# parqueo; parquear



## borixioo

is this a correct term? Is it acepted by the Real Academia Española?


----------



## albertovidal

borixioo said:


> is this a correct term? Is it acepted by the Real Academia Española?


¡Bienvenido/a al foro!
Sí, están acetados ambos términos.
Te envío en enlace de diccionario de la RAE.

http://buscon.rae.es/draeI/SrvltConsulta?TIPO_BUS=3&LEMA=parquear


----------



## borixioo

Gracias por su pronta atencion. Se puede usar el termino como sustituto de estacionarse?
"Me voy a parquear entre medio de esos dos autos".


----------



## albertovidal

En Argentina no se utiliza "parquear/aparcar". Está bien utilizado en tu frase pero, creo you, que es un verbo que utiliza más en centroamérica ya que proviene del verbo "to park" y allí tienen más influencia norteamericana.


----------



## The Newt

Today I saw "parqu*i*ar" on a bilingual sign in the US (with "estacionar" in parentheses below it). Is this another variant or just a faulty spelling of parqu*e*ar?


----------



## Mister Draken

Parquiar es un error.


----------



## TheCrociato91

The Newt said:


> Today I saw "parqu*i*ar" on a bilingual sign in the US (with "estacionar" in parentheses below it). Is this another variant or just a faulty spelling of parqu*e*ar?

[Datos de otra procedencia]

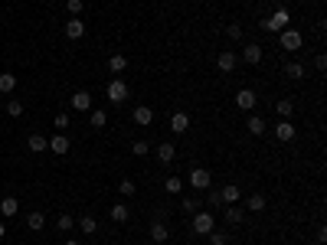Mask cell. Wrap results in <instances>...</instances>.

I would say it's either a misspelling or a reflection of the spoken pronunciation. Or both at the same time.


----------



## User With No Name

TheCrociato91 said:


> I would say it's either a misspelling or a reflection of the spoken pronunciation. Or both at the same time.

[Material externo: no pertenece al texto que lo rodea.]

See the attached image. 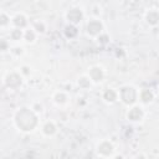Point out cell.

That would be my impression, as well. I think the "e" in verbs ending in -ear is quite often "raised" to "i" in relaxed speech. So the idea that someone who perhaps isn't too familiar with the written language might choose to spell it that way seems logical enough.


----------



## The Newt

Thanks!


----------



## Soledad Medina

Mi humilde pero firme opinión es que debemos traducir 'parking' como estacionamiento y 'to park' como estacionar.  No hay necesidad de decir 'parqueo' y 'parquear'.   Aunque la RAE acepte estos términos pienso que sigue siendo un anglicismo que debemos evitar.


----------



## Mister Draken

Soledad Medina said:


> Mi humilde pero firme opinión es que debemos traducir 'parking' como estacionamiento y 'to park' como estacionar.  No hay necesidad de decir 'parqueo' y 'parquear'.   Aunque la RAE acepte estos términos pienso que sigue siendo un anglicismo que debemos evitar.


----------



## franzjekill

The Newt said:


> Today I saw "parqu*i*ar" on a bilingual sign in the US


Es un error común con muchos (¿todos?) los verbos terminados en* ear*.
Un vínculo a un hilo que puede serte de interés leer, en Solo Español, comentarios #2 y #3, en especial.
En mi zona_ parking_ alterna con estacionamiento en la lengua cotidiana. Sin embargo como verbo,_ parquear_, no tiene uso alguno (en mi zona).


----------



## Aviador

En Chile se dice _*estacionamiento*_ y _*estacionar*_. 
Aquí no existen _parqueo_ ni _parquear_.


----------



## Galván

Yo diría estacionar o aparcar. Parquear me parece un anglicismo.


----------



## nelliot53

Parece que "park" y "parque" tienen la misma raíz y significados.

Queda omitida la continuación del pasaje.